Job
Report every line in the items below that contains the string "Taking", copying each such line in full.

(Data listing)
-- Start --

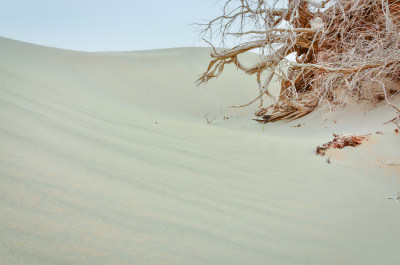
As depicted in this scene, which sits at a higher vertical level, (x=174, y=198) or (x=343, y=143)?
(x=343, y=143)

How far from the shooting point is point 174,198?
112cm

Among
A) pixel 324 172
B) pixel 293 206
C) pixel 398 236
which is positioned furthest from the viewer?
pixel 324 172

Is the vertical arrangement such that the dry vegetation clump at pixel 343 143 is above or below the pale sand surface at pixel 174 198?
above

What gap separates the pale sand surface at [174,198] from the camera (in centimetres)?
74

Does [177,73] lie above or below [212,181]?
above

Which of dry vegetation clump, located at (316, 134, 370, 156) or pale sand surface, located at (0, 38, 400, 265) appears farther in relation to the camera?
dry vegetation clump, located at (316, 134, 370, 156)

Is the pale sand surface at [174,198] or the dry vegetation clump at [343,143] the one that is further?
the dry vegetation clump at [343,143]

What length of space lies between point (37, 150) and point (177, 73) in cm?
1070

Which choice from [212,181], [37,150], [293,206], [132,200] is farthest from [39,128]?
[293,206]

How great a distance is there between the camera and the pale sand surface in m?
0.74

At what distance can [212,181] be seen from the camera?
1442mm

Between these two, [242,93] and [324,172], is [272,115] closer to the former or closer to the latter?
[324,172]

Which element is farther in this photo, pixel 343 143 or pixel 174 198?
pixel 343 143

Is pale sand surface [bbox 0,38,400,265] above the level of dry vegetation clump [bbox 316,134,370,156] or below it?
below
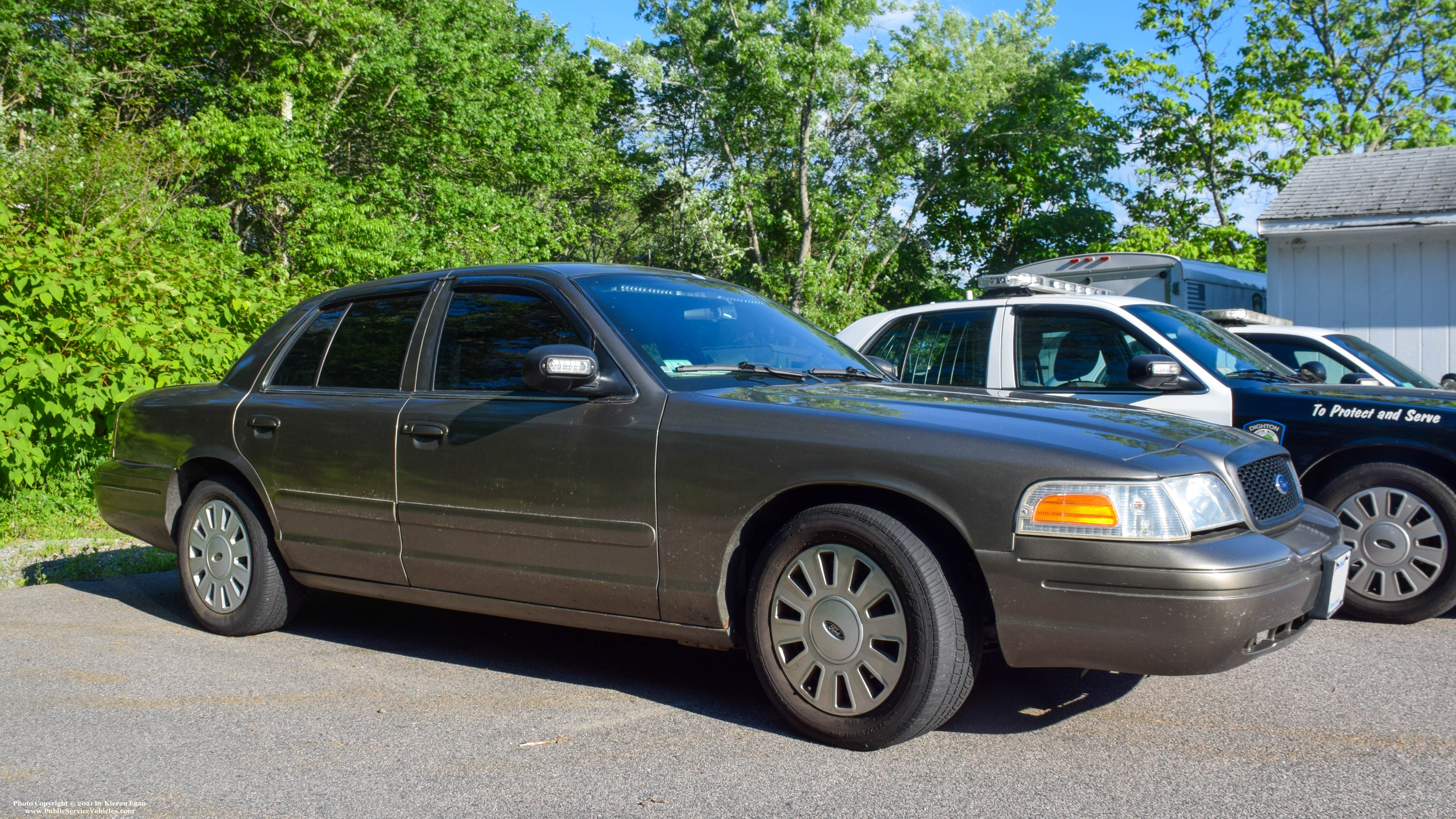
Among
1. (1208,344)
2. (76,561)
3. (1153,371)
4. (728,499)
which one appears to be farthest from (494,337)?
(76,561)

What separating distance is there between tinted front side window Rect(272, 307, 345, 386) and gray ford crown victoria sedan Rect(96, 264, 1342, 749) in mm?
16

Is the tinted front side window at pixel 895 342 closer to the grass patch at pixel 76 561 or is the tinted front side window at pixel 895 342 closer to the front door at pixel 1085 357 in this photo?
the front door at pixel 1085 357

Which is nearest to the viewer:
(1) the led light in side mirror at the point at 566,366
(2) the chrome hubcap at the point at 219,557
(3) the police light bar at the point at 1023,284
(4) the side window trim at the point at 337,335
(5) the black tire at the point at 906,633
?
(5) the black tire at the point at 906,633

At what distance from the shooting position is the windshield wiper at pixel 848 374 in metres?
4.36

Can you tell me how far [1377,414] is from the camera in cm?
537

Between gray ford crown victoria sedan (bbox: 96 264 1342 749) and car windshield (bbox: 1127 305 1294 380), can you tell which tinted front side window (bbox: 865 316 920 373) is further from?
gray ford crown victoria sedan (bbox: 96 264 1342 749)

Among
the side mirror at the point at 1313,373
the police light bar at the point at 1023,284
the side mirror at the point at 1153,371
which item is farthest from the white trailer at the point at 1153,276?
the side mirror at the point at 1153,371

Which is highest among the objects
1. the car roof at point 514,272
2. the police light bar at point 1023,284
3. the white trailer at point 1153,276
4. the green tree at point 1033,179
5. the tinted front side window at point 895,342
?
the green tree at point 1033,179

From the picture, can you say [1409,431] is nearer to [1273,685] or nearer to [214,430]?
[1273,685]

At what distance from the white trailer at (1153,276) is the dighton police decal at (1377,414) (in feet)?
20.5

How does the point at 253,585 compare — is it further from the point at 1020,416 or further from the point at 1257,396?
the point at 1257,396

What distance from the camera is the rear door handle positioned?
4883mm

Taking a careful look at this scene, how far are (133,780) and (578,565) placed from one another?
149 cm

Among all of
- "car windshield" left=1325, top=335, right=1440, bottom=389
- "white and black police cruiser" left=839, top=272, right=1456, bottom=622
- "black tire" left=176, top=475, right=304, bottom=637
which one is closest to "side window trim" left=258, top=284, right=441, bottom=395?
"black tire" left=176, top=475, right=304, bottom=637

-- End --
-- Start --

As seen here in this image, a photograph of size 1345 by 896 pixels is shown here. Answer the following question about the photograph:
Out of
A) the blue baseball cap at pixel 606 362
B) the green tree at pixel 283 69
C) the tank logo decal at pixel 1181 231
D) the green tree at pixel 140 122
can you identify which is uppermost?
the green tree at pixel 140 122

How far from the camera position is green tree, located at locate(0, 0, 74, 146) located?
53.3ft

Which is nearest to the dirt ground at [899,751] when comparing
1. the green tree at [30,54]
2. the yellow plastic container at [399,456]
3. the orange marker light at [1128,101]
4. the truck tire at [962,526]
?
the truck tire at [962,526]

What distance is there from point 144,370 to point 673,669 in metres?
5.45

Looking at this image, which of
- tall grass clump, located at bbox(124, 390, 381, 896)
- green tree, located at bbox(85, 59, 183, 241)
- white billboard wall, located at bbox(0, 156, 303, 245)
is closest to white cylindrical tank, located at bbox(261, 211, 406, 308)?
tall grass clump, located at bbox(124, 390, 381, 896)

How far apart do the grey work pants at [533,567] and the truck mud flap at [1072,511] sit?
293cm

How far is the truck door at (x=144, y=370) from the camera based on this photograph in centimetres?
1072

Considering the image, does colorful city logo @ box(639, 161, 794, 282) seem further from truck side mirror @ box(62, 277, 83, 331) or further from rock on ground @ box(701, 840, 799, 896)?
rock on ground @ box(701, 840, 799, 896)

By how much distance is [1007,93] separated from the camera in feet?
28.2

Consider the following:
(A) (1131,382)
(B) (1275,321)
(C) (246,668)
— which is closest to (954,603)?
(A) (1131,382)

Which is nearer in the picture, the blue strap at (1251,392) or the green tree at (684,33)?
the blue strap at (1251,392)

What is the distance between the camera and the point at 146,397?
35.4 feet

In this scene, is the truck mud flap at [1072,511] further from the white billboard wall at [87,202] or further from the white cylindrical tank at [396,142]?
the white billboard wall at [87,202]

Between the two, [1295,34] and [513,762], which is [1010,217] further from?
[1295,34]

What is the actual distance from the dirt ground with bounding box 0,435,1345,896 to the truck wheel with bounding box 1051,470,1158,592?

-- End --
-- Start --

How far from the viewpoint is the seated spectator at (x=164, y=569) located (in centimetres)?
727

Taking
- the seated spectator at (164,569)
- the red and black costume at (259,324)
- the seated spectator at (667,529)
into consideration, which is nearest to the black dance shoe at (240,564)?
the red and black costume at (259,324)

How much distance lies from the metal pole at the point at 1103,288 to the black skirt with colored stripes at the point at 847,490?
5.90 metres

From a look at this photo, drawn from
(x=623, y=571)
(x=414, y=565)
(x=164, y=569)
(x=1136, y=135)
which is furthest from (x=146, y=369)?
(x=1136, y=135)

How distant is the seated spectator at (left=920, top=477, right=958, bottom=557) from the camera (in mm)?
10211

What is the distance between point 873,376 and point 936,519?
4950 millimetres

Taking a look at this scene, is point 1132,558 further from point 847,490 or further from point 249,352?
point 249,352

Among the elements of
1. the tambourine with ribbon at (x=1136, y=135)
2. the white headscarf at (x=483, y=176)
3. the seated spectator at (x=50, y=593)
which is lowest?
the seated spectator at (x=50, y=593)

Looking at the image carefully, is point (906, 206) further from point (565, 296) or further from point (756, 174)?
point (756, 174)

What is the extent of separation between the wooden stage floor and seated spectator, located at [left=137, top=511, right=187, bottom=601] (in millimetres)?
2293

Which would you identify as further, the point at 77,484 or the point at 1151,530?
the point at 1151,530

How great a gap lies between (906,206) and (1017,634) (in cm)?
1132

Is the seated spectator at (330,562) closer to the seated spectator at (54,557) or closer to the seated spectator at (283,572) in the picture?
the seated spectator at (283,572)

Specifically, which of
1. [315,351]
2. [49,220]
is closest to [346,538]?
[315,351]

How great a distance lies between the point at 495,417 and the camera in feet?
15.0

-- End --

Exercise response
Taking a careful look at this scene, how far are (133,780) and (578,565) placed from one another?
Taking
Taking a look at this scene, is point 1132,558 further from point 847,490 or further from point 249,352?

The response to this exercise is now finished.